→ What you have to do: Search the records for lines that contain the word "parts". Copy them all.

### Exercise data ###

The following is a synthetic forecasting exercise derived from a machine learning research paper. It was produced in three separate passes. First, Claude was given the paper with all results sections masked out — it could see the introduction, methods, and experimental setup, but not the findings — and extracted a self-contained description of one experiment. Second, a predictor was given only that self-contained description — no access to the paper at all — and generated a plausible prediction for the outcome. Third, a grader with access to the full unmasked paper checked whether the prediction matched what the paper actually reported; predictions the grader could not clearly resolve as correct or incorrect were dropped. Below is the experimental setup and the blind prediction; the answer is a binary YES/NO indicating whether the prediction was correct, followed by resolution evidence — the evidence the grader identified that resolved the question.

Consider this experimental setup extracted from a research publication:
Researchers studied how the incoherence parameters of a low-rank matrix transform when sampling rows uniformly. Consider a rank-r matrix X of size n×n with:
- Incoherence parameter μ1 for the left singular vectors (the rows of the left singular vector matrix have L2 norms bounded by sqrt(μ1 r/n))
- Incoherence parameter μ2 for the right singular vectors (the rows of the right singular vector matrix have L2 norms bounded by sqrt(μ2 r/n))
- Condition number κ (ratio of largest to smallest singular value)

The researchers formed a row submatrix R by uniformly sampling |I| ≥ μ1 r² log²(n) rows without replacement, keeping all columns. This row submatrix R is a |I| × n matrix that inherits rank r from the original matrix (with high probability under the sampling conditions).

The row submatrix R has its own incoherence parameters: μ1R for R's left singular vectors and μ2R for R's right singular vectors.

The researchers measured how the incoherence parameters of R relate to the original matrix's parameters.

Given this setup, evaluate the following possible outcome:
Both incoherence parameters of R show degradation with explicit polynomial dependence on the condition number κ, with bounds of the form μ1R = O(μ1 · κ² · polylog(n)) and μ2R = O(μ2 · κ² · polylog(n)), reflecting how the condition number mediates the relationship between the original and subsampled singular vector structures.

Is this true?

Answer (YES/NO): NO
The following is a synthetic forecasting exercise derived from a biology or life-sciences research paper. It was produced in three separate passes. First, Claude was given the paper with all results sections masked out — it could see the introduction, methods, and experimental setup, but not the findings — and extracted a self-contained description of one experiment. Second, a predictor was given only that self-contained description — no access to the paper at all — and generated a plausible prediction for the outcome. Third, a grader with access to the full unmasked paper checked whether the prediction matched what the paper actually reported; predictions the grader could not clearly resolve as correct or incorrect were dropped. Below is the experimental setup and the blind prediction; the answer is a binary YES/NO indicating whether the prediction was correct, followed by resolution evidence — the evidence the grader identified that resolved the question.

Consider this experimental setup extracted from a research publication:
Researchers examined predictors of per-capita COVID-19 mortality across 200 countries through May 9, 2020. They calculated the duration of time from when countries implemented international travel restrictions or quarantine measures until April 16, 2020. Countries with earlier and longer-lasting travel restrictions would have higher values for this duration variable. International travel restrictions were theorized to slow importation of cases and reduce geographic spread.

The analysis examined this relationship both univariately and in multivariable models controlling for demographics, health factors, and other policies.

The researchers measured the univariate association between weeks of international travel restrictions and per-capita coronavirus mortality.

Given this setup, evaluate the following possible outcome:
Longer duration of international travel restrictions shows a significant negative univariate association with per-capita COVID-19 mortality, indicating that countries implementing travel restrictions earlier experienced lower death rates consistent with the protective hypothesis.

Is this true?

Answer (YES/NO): YES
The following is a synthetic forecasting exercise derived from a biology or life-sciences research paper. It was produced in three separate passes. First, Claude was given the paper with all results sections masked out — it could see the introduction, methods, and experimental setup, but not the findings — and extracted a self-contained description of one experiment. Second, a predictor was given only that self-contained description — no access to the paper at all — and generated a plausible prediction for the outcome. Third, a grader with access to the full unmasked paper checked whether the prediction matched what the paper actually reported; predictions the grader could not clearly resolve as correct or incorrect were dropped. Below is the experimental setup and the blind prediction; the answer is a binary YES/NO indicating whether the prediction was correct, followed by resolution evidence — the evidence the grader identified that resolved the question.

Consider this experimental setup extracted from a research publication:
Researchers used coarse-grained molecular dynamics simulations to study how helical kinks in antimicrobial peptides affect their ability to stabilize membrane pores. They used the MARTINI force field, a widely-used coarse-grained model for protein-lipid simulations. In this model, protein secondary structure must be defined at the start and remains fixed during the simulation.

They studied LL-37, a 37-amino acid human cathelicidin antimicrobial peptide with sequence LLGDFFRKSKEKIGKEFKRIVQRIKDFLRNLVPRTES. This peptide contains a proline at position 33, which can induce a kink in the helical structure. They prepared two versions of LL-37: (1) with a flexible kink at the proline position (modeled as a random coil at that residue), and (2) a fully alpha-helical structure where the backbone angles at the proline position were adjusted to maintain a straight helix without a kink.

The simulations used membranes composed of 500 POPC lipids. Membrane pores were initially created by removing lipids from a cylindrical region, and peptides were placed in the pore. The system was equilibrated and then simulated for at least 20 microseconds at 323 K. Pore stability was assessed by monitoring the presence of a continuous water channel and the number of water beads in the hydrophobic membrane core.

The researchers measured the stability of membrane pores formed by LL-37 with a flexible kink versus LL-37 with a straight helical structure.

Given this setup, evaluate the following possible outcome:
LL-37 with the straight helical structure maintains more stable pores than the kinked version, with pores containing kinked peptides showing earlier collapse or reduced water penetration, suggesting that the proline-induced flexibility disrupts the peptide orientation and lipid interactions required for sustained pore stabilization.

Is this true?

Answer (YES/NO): NO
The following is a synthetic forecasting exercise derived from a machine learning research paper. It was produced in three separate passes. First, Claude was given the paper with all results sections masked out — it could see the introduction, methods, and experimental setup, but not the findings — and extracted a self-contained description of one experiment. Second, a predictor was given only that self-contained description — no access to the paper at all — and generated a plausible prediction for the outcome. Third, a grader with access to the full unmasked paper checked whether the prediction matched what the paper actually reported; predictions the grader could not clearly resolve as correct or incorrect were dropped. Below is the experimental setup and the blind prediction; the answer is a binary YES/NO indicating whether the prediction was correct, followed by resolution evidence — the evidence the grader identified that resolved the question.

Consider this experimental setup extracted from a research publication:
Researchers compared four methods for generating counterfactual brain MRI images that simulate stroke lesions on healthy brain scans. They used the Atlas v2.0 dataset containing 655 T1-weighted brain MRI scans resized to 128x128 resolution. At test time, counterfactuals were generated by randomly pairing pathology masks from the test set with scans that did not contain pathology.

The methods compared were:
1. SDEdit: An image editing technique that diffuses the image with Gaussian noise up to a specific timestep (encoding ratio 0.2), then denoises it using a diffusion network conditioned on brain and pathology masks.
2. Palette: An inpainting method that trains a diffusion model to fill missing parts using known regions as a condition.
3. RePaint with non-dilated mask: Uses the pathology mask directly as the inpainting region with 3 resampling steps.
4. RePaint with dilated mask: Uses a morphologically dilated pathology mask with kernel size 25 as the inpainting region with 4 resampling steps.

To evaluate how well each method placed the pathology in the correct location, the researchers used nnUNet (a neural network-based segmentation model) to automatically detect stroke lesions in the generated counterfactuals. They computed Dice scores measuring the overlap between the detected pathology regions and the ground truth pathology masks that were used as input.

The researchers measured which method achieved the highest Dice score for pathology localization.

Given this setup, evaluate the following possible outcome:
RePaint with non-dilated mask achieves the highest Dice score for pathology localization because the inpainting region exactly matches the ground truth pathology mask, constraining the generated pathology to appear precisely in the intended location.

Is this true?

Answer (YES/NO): NO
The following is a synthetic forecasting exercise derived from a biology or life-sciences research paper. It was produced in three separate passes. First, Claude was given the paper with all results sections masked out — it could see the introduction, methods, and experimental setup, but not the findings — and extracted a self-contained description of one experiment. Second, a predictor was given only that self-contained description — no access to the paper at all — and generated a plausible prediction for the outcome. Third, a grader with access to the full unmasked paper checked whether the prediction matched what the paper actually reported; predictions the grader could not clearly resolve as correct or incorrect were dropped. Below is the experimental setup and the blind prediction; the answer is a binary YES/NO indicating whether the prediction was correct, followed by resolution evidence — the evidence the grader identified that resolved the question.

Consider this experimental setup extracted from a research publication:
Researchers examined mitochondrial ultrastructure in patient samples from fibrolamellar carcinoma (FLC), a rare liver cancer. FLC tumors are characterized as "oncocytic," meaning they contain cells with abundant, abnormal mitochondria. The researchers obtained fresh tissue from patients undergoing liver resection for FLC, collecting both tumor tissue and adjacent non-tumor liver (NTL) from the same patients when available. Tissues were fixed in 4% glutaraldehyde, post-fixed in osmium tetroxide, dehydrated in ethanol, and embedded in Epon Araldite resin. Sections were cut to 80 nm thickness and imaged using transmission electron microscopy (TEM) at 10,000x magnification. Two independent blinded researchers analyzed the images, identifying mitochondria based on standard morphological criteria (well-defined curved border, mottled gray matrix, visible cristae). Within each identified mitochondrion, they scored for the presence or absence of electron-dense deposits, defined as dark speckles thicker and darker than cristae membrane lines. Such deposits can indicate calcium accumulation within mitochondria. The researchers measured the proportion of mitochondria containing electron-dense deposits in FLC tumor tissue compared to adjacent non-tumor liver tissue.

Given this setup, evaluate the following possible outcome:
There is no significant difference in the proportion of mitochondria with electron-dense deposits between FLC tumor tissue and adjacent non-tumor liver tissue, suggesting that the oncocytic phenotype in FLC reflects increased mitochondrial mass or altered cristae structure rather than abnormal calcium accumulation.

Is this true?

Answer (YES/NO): NO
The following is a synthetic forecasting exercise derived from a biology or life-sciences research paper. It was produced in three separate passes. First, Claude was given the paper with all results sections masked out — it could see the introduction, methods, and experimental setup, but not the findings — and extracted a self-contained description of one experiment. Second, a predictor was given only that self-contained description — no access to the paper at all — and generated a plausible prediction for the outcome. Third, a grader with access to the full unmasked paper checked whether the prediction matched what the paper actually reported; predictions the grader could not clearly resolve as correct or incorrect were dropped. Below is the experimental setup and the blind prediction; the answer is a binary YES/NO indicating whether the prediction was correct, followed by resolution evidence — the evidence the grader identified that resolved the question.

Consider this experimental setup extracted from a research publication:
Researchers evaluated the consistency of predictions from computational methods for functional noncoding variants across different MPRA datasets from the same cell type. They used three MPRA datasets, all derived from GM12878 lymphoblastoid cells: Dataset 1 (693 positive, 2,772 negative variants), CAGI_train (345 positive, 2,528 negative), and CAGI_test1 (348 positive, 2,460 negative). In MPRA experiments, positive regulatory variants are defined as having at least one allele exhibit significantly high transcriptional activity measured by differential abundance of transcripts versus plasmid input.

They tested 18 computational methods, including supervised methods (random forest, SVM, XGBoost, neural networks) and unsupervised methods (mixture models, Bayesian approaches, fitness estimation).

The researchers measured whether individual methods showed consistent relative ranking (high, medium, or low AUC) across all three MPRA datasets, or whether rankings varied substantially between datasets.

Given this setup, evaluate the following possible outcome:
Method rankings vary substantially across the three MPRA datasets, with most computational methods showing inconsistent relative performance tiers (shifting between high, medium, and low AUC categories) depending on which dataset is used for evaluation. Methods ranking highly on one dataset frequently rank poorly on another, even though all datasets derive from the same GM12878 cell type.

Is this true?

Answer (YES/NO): NO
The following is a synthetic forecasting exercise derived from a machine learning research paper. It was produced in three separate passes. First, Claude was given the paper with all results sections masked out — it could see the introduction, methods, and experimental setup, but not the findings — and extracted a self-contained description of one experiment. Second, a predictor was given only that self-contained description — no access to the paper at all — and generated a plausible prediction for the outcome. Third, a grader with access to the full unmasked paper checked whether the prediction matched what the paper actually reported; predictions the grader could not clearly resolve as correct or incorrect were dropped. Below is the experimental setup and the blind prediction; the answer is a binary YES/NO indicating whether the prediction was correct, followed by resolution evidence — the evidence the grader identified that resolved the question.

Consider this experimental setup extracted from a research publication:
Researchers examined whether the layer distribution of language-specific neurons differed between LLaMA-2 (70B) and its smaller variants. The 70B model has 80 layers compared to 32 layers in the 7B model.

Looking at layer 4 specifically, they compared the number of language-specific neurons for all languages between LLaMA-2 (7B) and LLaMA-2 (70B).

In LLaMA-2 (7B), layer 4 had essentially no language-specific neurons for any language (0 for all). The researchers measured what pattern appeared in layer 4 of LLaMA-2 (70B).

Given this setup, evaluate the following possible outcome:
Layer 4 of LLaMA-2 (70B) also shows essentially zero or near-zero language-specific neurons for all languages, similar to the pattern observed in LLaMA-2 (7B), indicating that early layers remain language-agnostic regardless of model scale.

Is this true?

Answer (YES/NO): NO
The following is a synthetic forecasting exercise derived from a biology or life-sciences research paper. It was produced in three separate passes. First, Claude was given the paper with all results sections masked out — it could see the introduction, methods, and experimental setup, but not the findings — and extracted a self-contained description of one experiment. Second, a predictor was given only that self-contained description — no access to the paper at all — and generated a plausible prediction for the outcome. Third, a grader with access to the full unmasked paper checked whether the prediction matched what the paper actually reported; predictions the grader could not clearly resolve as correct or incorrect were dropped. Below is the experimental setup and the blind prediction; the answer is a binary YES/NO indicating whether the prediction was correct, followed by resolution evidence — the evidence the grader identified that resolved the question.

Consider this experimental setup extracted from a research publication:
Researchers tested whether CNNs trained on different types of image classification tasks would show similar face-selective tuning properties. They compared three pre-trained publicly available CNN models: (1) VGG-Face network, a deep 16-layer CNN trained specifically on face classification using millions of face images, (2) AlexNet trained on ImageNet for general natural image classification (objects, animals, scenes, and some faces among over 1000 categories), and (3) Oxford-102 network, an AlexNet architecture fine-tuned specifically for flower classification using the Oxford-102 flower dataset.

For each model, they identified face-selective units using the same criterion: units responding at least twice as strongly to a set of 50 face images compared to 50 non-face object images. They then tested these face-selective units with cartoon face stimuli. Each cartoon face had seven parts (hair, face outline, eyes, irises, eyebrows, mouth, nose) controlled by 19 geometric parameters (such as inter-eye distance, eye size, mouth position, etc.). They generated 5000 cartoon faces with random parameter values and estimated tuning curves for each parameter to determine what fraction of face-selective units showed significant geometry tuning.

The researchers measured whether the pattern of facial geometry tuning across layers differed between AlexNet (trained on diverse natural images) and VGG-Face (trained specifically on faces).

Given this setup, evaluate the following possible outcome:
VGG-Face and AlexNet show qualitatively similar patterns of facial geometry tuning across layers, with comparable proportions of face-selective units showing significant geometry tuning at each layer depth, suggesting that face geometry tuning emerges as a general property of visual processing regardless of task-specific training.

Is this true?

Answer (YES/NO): YES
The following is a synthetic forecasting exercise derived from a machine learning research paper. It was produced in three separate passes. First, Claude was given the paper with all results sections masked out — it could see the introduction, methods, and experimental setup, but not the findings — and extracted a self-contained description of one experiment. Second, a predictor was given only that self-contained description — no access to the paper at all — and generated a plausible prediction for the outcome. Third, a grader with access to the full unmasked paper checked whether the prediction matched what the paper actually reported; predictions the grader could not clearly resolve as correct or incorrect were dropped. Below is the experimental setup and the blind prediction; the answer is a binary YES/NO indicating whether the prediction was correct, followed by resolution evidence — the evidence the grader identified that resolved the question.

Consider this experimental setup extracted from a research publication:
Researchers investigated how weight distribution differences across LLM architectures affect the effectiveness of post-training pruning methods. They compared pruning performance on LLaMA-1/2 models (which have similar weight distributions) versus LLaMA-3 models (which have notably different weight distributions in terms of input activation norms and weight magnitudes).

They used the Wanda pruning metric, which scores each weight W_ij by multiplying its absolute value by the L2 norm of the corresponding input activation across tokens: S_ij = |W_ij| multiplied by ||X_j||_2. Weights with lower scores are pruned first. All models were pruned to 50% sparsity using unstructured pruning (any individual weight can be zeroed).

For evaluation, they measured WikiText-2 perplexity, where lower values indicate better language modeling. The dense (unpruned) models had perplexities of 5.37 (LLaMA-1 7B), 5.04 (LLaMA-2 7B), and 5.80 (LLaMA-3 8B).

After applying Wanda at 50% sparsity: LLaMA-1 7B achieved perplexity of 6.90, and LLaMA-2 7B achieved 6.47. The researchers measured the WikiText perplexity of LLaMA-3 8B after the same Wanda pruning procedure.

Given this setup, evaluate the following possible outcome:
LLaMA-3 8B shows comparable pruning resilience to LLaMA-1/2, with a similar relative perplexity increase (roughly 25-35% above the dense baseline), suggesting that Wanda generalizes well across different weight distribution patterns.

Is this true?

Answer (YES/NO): NO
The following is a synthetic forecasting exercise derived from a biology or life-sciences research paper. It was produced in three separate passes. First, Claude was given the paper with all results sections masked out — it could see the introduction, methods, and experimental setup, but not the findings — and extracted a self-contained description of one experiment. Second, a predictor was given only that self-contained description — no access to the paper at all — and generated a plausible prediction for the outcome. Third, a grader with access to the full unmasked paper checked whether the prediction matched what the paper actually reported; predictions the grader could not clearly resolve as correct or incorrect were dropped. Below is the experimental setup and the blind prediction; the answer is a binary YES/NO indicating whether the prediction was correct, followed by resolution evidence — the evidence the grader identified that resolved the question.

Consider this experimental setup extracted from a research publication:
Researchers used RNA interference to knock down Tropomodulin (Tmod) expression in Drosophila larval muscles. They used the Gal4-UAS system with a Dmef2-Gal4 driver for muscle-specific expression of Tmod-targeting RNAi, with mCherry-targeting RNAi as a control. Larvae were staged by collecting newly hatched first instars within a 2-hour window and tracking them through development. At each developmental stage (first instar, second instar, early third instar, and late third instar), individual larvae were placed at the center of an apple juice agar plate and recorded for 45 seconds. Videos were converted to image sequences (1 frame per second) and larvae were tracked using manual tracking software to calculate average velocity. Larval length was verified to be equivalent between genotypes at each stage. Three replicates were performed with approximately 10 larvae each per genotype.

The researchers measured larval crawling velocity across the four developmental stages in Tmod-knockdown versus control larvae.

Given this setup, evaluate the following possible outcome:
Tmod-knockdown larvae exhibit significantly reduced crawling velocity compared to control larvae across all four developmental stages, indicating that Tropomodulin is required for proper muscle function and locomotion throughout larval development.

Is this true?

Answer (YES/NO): NO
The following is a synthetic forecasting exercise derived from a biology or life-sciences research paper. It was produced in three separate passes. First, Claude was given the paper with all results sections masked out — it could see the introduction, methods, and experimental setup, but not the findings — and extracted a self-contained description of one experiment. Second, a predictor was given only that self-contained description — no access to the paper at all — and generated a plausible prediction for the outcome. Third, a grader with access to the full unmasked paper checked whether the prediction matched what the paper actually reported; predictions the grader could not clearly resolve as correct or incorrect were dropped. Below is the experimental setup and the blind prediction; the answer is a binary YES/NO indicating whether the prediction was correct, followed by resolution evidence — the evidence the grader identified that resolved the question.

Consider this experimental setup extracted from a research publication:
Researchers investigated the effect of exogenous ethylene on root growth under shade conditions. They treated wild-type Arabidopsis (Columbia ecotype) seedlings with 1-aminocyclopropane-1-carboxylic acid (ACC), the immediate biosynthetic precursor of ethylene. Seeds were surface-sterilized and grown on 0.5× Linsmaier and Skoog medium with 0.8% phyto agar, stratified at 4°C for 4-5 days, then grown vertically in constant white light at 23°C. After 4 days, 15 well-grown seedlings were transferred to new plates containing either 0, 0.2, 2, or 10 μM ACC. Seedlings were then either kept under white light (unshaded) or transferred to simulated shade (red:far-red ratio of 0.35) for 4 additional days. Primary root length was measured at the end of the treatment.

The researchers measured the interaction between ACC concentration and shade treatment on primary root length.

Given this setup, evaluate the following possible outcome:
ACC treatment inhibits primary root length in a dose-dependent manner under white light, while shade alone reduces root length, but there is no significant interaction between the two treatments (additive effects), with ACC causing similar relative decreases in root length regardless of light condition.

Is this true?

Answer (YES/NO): NO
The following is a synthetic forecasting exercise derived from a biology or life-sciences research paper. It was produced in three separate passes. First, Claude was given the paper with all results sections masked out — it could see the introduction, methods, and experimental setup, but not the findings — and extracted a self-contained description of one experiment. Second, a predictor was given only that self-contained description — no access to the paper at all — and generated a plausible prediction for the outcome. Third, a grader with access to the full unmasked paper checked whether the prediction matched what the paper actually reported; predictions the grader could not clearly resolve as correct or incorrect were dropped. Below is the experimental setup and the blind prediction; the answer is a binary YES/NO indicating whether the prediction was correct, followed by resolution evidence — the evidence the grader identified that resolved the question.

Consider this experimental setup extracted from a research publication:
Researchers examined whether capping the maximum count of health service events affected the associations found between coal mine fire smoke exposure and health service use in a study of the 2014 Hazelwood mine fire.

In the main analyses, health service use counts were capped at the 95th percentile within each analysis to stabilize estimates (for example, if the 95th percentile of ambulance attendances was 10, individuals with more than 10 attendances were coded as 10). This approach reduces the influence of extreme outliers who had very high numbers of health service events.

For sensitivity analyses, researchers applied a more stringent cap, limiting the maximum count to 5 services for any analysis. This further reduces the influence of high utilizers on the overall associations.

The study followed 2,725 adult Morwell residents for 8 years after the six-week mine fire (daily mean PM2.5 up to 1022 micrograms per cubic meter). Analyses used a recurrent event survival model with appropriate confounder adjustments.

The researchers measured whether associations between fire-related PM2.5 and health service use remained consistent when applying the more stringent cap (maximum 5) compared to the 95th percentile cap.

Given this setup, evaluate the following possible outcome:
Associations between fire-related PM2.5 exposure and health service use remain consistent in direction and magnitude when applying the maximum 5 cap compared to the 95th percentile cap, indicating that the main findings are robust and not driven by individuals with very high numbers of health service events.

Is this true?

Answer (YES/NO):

###

→ Response below:
2. Palette: An inpainting method that trains a diffusion model to fill missing parts using known regions as a condition.
For each model, they identified face-selective units using the same criterion: units responding at least twice as strongly to a set of 50 face images compared to 50 non-face object images. They then tested these face-selective units with cartoon face stimuli. Each cartoon face had seven parts (hair, face outline, eyes, irises, eyebrows, mouth, nose) controlled by 19 geometric parameters (such as inter-eye distance, eye size, mouth position, etc.). They generated 5000 cartoon faces with random parameter values and estimated tuning curves for each parameter to determine what fraction of face-selective units showed significant geometry tuning.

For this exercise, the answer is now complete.